Let the angle $\theta$ be measured from the vertical axis (top of the hemisphere) downwards.
The rope extends from $\theta = 0$ to $\theta = \phi_{max}$, where $l = r\phi_{max}$. So, $\phi_{max} = l/r$.

2. Determine the Acceleration of the Rope:
Since the rope is inextensible and frictionless, all points on the rope will have the same tangential acceleration, say $a$.
Consider the entire rope as a system. The total mass of the rope is $M = \lambda l = \lambda r \phi_{max}$.
The only force causing the rope to slide is the tangential component of gravity acting on each element of the rope.
The tangential component of gravitational force on a small element of mass $dm = \lambda ds = \lambda r d\theta$ at angle $\theta$ is $dm \cdot g \sin\theta = \lambda r g \sin\theta d\theta$.

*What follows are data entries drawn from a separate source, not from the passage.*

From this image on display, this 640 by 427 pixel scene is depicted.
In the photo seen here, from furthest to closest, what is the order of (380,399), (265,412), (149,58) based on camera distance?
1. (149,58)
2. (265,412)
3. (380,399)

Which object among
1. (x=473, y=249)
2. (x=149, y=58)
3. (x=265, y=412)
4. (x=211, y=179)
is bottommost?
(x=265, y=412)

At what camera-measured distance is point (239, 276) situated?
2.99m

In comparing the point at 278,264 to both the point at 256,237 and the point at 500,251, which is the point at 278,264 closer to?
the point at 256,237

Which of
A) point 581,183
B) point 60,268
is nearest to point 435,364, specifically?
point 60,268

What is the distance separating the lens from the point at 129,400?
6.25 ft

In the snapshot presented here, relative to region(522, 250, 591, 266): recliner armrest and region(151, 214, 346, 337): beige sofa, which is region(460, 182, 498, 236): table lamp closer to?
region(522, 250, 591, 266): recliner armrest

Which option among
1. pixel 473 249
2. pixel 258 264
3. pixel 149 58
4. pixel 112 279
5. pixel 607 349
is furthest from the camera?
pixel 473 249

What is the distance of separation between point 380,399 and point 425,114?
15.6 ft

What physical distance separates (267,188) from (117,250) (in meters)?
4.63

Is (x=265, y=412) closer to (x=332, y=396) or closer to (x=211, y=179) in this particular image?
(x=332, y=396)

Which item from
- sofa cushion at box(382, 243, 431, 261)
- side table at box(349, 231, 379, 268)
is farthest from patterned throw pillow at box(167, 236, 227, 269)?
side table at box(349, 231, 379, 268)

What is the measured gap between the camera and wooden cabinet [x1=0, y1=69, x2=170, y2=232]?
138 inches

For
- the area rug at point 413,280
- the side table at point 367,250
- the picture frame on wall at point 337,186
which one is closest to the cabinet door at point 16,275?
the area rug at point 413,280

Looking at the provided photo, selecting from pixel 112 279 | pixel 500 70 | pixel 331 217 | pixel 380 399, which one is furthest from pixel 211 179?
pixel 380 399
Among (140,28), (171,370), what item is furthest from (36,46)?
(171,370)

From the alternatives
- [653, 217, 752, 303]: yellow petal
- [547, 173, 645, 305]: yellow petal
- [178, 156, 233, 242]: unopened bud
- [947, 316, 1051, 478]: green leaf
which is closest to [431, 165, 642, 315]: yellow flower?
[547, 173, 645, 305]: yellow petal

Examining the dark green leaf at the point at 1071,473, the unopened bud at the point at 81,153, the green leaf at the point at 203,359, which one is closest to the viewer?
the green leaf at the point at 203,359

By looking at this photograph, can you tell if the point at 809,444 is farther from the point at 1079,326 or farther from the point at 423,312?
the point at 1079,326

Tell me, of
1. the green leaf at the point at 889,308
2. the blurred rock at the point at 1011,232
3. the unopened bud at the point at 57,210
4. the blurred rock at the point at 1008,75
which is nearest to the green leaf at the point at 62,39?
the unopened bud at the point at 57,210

The total tangential force on the entire rope is the integral of these components from $\theta = 0$ to $\theta = \phi_{max}$: $F_{total, tangential} = \int_{0}^{\phi_{max}} \lambda r g \sin\theta d\theta$
$F_{total, tangential} = \lambda r g [-\cos\theta]_{0}^{\phi_{max}}$
$F_{total, tangential} = \lambda r g (-\cos\phi_{max} - (-\cos0))$
$F_{total, tangential} = \lambda r g (1 - \cos\phi_{max})$

Using Newton's second law for the entire rope: $F_{total, tangential} = M a$
$\lambda r g (1 - \cos\phi_{max}) = (\lambda r \phi_{max}) a$
$a = \frac{g (1 - \cos\phi_{max})}{\phi_{max}}$

3. Derive the Expression for Tension $T(\theta)$:
Consider a segment of the rope from an arbitrary point at angle $\theta$ down to the free end at $\phi_{max}$.
Let $T(\theta)$ be the tension at angle $\theta$. This tension acts upwards (towards the top of the hemisphere).
The mass of this segment is $M_{segment} = \lambda \times (\text{length of segment}) = \lambda r (\phi_{max} - \theta)$.
The forces acting on this segment are $T(\theta)$ upwards and the tangential components of gravity on all elements within this segment, acting downwards.
Applying Newton's second law to this segment:
$\sum F_{tangential} = M_{segment} \cdot a$
The sum of tangential components of gravity on the segment is:
$\int_{\theta}^{\phi_{max}} \lambda r g \sin\alpha d\alpha = \lambda r g [-\cos\alpha]_{\theta}^{\phi_{max}}$
$= \lambda r g (\cos\theta - \cos\phi_{max})$

So, the equation of motion for the segment is:
$\lambda r g (\cos\theta - \cos\phi_{max}) - T(\theta) = \lambda r (\phi_{max} - \theta) a$

Rearranging to solve for $T(\theta)$:
$T(\theta) = \lambda r g (\cos\theta - \cos\phi_{max}) - \lambda r (\phi_{max} - \theta) a$

Substitute the expression for $a$:
$T(\theta) = \lambda r g (\cos\theta - \cos\phi_{max}) - \lambda r (\phi_{max} - \theta) \frac{g (1 - \cos\phi_{max})}{\phi_{max}}$
$T(\theta) = \lambda r g \left[ (\cos\theta - \cos\phi_{max}) - \frac{(\phi_{max} - \theta)}{\phi_{max}} (1 - \cos\phi_{max}) \right]$

4. Find the Position of Maximum Tension:
To find the position where the tension is maximum, we differentiate $T(\theta)$ with respect to $\theta$ and set the derivative to zero:
$\frac{dT}{d\theta} = \lambda r g \left[ -\sin\theta - \frac{(-1)}{\phi_{max}} (1 - \cos\phi_{max}) \right]$
$\frac{dT}{d\theta} = \lambda r g \left[ -\sin\theta + \frac{(1 - \cos\phi_{max})}{\phi_{max}} \right]$

Set $\frac{dT}{d\theta} = 0$:
$-\sin\theta + \frac{(1 - \cos\phi_{max})}{\phi_{max}} = 0$
$\sin\theta = \frac{1 - \cos\phi_{max}}{\phi_{max}}$

Let $\theta_m$ be the angle where maximum tension occurs.
So, $\sin\theta_m = \frac{1 - \cos(l/r)}{l/r}$.

The maximum tension is developed at a point on the rope that is at an angular position $\theta_m$ from the top of the hemisphere, where $\theta_m$ satisfies the equation above.
The distance along the rope from the top of the hemisphere to this point is $s = r\theta_m$.

Summary of the location:
The maximum tensile force is developed at a point on the rope at an angle $\theta_m$ from the top of the hemisphere, such that: $\sin\theta_m = \frac{1 - \cos(l/r)}{l/r}$ This corresponds to a distance $s = r\theta_m$ from the top end of the rope.

The conditions for the rope to remain on the hemisphere require $\phi_{max} \le \pi/2$ (i.e., $l \le r\pi/2$), as the normal force becomes zero for $\theta > \pi/2$. The problem implies the rope is on the hemisphere.